> Prompt: Work through the data below and copy out every line where "labeled" is found.

> Available records:
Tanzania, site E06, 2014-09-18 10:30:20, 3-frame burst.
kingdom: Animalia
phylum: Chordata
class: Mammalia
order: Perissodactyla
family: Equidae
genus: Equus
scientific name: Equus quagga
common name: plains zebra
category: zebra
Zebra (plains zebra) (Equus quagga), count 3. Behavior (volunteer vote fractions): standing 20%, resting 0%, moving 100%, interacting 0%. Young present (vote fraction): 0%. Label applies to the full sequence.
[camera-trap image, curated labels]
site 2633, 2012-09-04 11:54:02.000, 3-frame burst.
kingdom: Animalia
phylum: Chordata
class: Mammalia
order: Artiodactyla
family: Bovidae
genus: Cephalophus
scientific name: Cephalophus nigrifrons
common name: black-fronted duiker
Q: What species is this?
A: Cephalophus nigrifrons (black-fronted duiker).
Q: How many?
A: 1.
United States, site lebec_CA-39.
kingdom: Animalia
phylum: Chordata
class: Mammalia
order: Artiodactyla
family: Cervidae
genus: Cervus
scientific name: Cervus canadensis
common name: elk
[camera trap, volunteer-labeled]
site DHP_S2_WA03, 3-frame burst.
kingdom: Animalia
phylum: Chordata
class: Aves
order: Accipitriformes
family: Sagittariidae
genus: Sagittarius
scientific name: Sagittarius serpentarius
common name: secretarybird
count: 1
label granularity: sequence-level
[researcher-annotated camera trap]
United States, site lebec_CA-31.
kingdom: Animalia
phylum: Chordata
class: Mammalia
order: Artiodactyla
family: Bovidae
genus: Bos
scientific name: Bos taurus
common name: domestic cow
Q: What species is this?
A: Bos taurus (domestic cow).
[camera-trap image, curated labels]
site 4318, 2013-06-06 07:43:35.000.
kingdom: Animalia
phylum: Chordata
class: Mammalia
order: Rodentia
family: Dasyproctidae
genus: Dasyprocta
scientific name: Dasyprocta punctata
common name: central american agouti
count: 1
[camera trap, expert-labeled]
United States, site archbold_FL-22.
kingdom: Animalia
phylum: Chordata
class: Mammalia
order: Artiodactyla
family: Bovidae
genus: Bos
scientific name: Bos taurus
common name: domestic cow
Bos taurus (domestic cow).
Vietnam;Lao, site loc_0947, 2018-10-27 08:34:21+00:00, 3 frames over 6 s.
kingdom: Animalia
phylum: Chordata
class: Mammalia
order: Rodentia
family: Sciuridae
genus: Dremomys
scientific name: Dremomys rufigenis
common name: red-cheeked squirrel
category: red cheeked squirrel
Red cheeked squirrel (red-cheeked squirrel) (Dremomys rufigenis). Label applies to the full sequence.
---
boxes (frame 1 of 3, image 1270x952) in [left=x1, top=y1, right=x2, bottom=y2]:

> Answer to this task:
[camera trap, volunteer-labeled]
[camera trap, expert-labeled]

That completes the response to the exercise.